RECORDED INFORMATION start
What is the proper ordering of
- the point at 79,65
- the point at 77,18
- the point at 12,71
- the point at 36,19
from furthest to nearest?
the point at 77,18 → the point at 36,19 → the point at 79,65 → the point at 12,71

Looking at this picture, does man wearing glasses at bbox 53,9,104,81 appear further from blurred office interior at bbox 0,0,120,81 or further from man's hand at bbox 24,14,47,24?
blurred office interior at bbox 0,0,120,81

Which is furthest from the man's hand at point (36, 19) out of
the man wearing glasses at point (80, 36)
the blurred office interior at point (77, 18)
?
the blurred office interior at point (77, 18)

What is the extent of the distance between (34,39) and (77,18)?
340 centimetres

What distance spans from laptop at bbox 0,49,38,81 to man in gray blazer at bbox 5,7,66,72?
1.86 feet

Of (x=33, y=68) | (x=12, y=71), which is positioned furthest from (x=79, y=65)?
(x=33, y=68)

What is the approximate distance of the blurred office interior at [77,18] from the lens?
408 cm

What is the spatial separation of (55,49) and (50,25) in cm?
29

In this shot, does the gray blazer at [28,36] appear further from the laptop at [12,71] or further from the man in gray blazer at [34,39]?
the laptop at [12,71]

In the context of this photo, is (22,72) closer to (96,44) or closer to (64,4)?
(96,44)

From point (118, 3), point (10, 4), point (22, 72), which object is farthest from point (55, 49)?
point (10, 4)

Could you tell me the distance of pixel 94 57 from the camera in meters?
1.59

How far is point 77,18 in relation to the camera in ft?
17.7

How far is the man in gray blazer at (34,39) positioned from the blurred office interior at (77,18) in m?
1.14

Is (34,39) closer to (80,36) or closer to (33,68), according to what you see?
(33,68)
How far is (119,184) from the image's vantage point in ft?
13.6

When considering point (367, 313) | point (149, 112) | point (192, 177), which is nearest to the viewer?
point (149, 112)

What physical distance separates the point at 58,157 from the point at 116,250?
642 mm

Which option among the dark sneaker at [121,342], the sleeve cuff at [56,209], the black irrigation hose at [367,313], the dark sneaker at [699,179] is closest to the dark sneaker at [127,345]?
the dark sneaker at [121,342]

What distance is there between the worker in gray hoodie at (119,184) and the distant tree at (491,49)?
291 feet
RECORDED INFORMATION end
**GOAL**: Set out the lines from the one holding "What distance is" through the end of the items, inclusive, as a Markdown table with the columns Row and Line, leaving out blank lines.

**ANSWER FOR THE TASK**:
| Row | Line |
|---|---|
| 1 | What distance is there between the worker in gray hoodie at (119,184) and the distant tree at (491,49)? |
| 2 | 291 feet |